#### SOURCE EXCERPT:
Common usages of JPROF are:
JPROF functions are controlled by Java Invocation Parameters and by RTDRIVER commands from a command line or from Java.
JPROF causes significant application slowdown due to additional execution pathlength in the JVM, JIT, and JPROF due to instrumentation, the overhead associated with generating and handling the events used while profiling the application. This can be on the order of 1.5 to 10 times the original pathlength.
JPROF compensates for this overhead via "calibration", an automated process of calculating the amount of time spent performing the instrumentation, then removing that amount from all statistics reported about the functions that have been instrumented. Without calibration, it is often impossible to accurately determine the significance of small routines because they are overwhelmed by the instrumentation that has been inserted to measure them.
Please note that even with calibration, this instrumentation overhead may cause unexpected changes in your application. For example, increased pathlength can change cache behavior, wait times, and the behavior of background tasks.
Accuracy of calibration is achieved through the use of metrics, such as the number of instructions completed between events. The Per Thread Time (PTT) facility consists of kernel code that manages hardware counters to correctly assign metrics, such as time or instruction completed, to each thread. The availability of metrics, and even PTT, varies by platform.
When PTT is available, the number of instructions completed allows accurate calibration because null routines can be profiled to determine the minimum overhead associated with various events. When PTT is not available or not used, the metric is defaulted to elapsed machine cycles and the calibration may be much less accurate. See Calibration for a detailed description of how this calibration is performed.
The tracking of object allocations, the numbers of Allocated Objects (AO), Allocated Bytes (AB), Live Objects (LO), and Live Bytes (LB), does not need calibration, since these values are not changed by instrumentation.
A few quick examples of how to use JPROF are listed below:
java -Xrunjprof:tprof classfile
or for JVMTI use:
java -agentlib:jprof=tprof classfile
This data is post-processed using:
post
together with swtrace.nrm2, to produce tprof.out.
java -Xrunjprof:callflow,start classfile
or for JVMTI use:
java -agentlib:jprof=callflow,start classfile
java -Xrunjprof:callflow,start,nometrics,objectinfo classfile
or for JVMTI use:
java -agentlib:jprof=callflow,start,nometrics,objectinfo classfile
java -Xrunjprof:callflow,start,record classfile
or for JVMTI use:
java -agentlib:jprof=callflow,start,record classfile
To playback the results with JVMPI use:
java -Xrunjprof:playback=pid
or with JVMTI use:
java -agentlib:jprof=playback=pid
Where 'pid' is the process id of java when the recording was made.
java -Xrunjprof:generic classfile
or for JVMTI use:
java -agentlib:jprof=generic classfile
To use cycles on thread as the metric use:
java -Xrunjprof:generic,ptt_cycles classfile
Additional options can be appended to this list by using the JPROFOPTS environment variable. This environment variable makes it easy to temporarily add options to JPROF without having to modify existing scripts.
Because many WebSphereŽ applications use multiple JVMs,
environment variables generally do not work because they
only apply to the initial JVM.

#### DIRECTIVE A:
Output the listing as a JSON list of strings, one per line with blank lines left out. Begin at the line that contains "Roughly how far" and stop after the last line of the listing.

#### DATA PROVIDED:
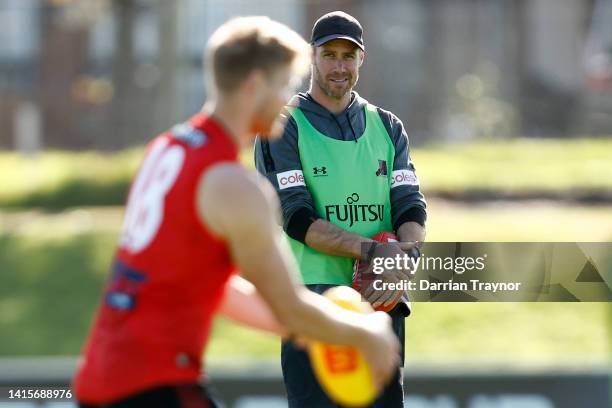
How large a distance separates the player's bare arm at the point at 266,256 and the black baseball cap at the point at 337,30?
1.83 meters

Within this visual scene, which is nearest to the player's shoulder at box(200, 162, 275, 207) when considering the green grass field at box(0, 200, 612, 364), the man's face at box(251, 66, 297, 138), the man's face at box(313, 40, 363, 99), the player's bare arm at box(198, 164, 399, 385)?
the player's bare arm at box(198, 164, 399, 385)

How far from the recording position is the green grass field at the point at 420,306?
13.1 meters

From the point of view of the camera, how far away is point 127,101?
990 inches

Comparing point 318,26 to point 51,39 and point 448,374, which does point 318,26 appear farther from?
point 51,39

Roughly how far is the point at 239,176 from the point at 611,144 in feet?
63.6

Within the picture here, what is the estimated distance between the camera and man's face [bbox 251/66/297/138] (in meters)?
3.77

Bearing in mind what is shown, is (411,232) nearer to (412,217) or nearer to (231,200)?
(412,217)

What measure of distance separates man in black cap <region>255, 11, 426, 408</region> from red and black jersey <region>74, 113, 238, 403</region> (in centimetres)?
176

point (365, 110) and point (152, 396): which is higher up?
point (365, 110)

#### DIRECTIVE B:
Print the passage of the JPROF text that begins at the words "java -Xrunjprof:generic classfile" and stops after "the initial JVM.".

#### FULL SOLUTION A:
[
  "Roughly how far is the point at 239,176 from the point at 611,144 in feet?",
  "63.6",
  "Within the picture here, what is the estimated distance between the camera and man's face [bbox 251/66/297/138] (in meters)?",
  "3.77",
  "Bearing in mind what is shown, is (411,232) nearer to (412,217) or nearer to (231,200)?",
  "(412,217)",
  "What measure of distance separates man in black cap <region>255, 11, 426, 408</region> from red and black jersey <region>74, 113, 238, 403</region> (in centimetres)?",
  "176",
  "point (365, 110) and point (152, 396): which is higher up?",
  "point (365, 110)"
]

#### FULL SOLUTION B:
java -Xrunjprof:generic classfile
or for JVMTI use:
java -agentlib:jprof=generic classfile
To use cycles on thread as the metric use:
java -Xrunjprof:generic,ptt_cycles classfile
Additional options can be appended to this list by using the JPROFOPTS environment variable. This environment variable makes it easy to temporarily add options to JPROF without having to modify existing scripts.
Because many WebSphereŽ applications use multiple JVMs,
environment variables generally do not work because they
only apply to the initial JVM.